The UCSF School of Medicine Dean’s Office of Population Health and Health Equity is excited to announce the release of UCSF Health Atlas, a new, interactive population health mapping website that curates publicly available data and visualizes it at the census tract level. The UCSF Health Atlas (healthatlas.ucsf.edu), which will enable researchers to explore neighborhood-level characteristics and see how they relate, also includes regularly updated information on COVID-19 cases and deaths in California.
“The vision was to provide researchers an easy-to-use tool to explore what factors can impact health on a population level,” said Debby Oh, Health Atlas project lead and epidemiologist in the UCSF Department of Epidemiology and Biostatistics. “We wanted to provide beautiful maps, well-informed and well-written content, the ability to pool geographies, a comparison of variables, and downloadable data.”
In an effort to encourage UCSF researchers to consider population health principles in their research, education, and clinical care, Health Atlas includes data at the census tract and county level for over 100 contextual characteristics across California. Reporting at the census tract level affords researchers a local perspective from which to examine various domains of social determinants of health, as well as relevant health outcomes.

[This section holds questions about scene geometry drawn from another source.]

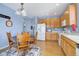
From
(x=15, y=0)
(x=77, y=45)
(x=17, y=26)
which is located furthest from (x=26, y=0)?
(x=77, y=45)

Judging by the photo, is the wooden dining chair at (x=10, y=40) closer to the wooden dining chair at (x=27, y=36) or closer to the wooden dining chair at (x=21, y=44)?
the wooden dining chair at (x=21, y=44)

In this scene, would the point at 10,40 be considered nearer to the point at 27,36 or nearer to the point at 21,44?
the point at 21,44

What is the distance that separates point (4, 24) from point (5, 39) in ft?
1.09

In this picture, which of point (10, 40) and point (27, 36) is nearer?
point (27, 36)

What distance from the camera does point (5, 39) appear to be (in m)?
2.47

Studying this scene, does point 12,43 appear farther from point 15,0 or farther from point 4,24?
point 15,0

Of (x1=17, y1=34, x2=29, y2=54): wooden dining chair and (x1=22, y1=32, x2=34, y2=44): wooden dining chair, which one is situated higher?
(x1=22, y1=32, x2=34, y2=44): wooden dining chair

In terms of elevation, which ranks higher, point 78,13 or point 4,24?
point 78,13

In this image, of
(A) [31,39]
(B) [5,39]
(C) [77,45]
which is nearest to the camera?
(C) [77,45]

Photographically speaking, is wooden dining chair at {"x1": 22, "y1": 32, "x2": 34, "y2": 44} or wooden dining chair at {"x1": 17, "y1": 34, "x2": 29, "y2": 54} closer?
wooden dining chair at {"x1": 22, "y1": 32, "x2": 34, "y2": 44}

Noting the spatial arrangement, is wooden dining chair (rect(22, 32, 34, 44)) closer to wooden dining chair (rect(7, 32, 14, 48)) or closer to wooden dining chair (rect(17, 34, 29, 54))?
wooden dining chair (rect(17, 34, 29, 54))

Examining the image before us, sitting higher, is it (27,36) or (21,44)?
(27,36)

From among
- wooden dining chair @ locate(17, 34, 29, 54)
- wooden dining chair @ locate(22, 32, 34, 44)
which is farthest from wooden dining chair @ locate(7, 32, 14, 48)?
wooden dining chair @ locate(22, 32, 34, 44)

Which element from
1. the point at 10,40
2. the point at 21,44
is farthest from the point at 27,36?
the point at 10,40
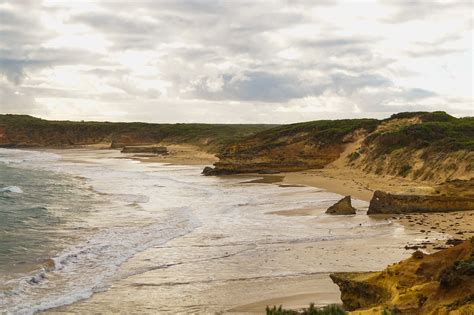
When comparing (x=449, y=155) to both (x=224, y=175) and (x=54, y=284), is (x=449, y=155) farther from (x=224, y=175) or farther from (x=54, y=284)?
(x=54, y=284)

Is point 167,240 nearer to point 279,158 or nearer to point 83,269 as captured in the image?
point 83,269

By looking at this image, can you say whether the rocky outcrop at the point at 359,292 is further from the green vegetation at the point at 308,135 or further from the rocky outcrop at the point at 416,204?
the green vegetation at the point at 308,135

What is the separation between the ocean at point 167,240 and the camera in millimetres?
12492

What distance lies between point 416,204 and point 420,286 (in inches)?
543

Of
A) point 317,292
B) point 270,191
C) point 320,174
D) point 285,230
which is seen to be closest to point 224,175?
point 320,174

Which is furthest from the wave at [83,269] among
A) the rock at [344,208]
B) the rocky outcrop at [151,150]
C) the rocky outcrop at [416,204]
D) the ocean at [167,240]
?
the rocky outcrop at [151,150]

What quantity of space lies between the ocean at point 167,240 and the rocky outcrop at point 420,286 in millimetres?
3061

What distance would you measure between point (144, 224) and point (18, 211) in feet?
23.0

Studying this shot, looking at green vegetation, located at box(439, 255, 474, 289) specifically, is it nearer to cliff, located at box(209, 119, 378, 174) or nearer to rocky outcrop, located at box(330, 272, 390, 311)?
rocky outcrop, located at box(330, 272, 390, 311)

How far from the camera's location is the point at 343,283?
9211mm

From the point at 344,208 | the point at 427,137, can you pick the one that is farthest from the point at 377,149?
the point at 344,208

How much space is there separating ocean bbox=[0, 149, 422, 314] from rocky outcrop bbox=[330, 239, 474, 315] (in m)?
3.06

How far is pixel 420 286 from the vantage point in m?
7.93

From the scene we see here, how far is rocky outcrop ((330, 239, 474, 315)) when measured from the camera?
23.5ft
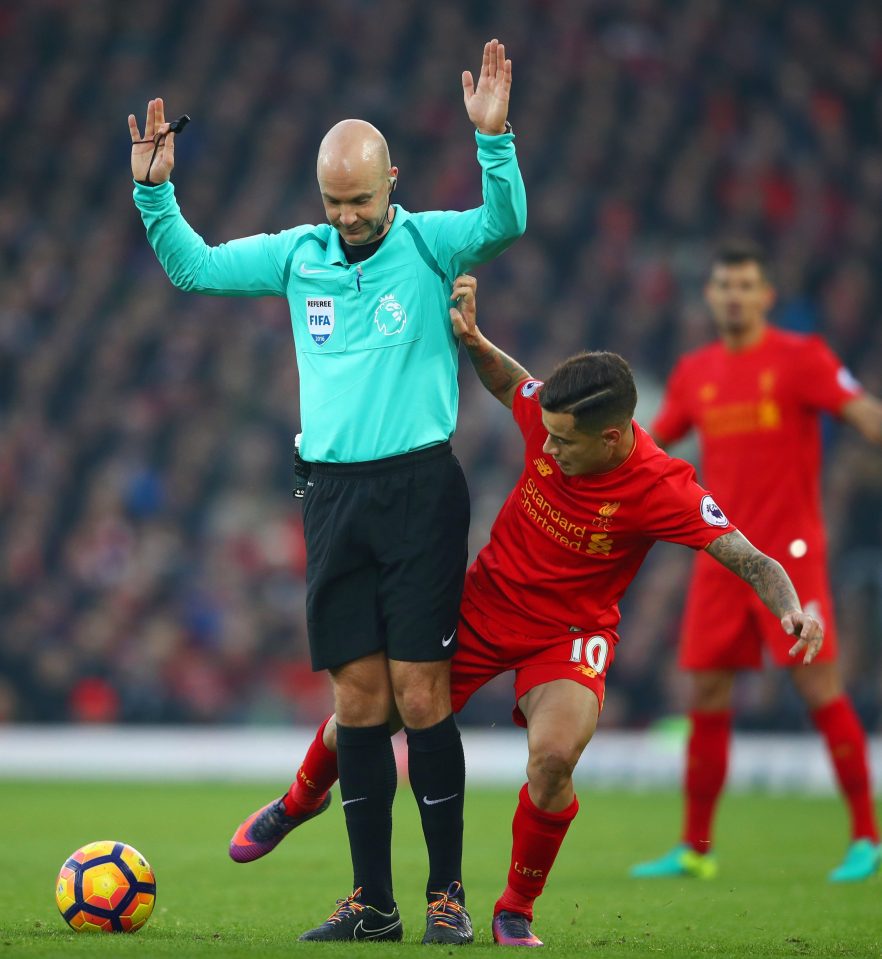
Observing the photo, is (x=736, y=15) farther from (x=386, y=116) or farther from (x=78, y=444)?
(x=78, y=444)

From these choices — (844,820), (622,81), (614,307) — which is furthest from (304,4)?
(844,820)

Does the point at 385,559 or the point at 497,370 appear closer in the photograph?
the point at 385,559

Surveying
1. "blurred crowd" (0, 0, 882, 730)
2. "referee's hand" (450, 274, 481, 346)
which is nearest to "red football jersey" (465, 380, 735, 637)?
"referee's hand" (450, 274, 481, 346)

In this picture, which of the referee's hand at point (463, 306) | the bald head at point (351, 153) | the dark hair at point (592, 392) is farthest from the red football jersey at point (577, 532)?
the bald head at point (351, 153)

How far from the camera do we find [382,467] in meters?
4.73

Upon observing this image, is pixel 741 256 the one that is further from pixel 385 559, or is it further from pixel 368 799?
pixel 368 799

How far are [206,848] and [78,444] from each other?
7.52 meters

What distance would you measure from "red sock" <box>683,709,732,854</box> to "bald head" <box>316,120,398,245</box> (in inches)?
132

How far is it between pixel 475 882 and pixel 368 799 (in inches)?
74.9

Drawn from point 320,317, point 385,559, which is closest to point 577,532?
point 385,559

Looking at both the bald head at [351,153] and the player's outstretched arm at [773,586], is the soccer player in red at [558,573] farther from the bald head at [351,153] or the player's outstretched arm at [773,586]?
the bald head at [351,153]

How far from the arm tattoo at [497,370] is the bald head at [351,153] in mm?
756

Health Atlas users can easily select and view characteristics, create custom areas to learn about specific geographies of interest, or explore and compare multiple scenarios at once. The map, histograms and scatterplot give users a quick sense of the data distribution, which can also be downloaded for further analysis. For each characteristic, users can view the data source and an evidence-based explanation of its importance for health.
Though development took nine months, current events added an unexpected element of urgency to the project.
“What we didn’t expect was that it would also provide a platform to explore social determinants of health as it relates to the COVID-19 epidemic in California,” said Riya Desai, a data analyst in the Department of Epidemiology and Biostatistics who compiled the data and helped develop content for the site.
Health Atlas currently features data-driven stories on COVID-19, food security, housing insecurity, and cancer in Latinx enclaves. Drawing on efforts by UCSF’s own EatSF, the Benioff Homelessness and Housing Initiative, and DREAM Lab, the stories illustrate how neighborhood-level characteristics impact health and highlight how population health data can inform frontline public health efforts to address health disparities.
The UCSF Health Atlas reports data from publicly available sources such as the American Community Survey from the Census Bureau, the 500 Cities Project from the Centers for Disease Control and Prevention, and many others. COVID-19 case data comes from the Los Angeles Times, whose reporters are doing the critical work of gathering case data from over 60 different health departments in the state on a daily basis.
"In the wake of COVID pandemic, the population health perspective is more important than ever," said Courtney Lyles, co-Principal Investigator of the UCSF Population Health Data Initiative and Associate Professor of Medicine and Epidemiology and Biostatistics. "We hope this public resource will be useful to UCSF researchers and the broader community to explore the role of place on health outcomes."
The project team plans to continue site development throughout the year. Data on COVID-19 will be updated on a daily basis, allowing users to visualize cases in the context of neighborhood-level social determinants of health.
Health Atlas was developed by the UCSF project team (Debby Oh, Riya Desai, Mindy DeRouen, Alice Fishman, Salma Shariff-Marco, Scarlett Gomez, Jessica Fields, Courtney Lyles, and Kirsten Bibbins-Domingo) in collaboration with Stamen Design, a data visualization firm based in San Francisco, and Plain Language Health.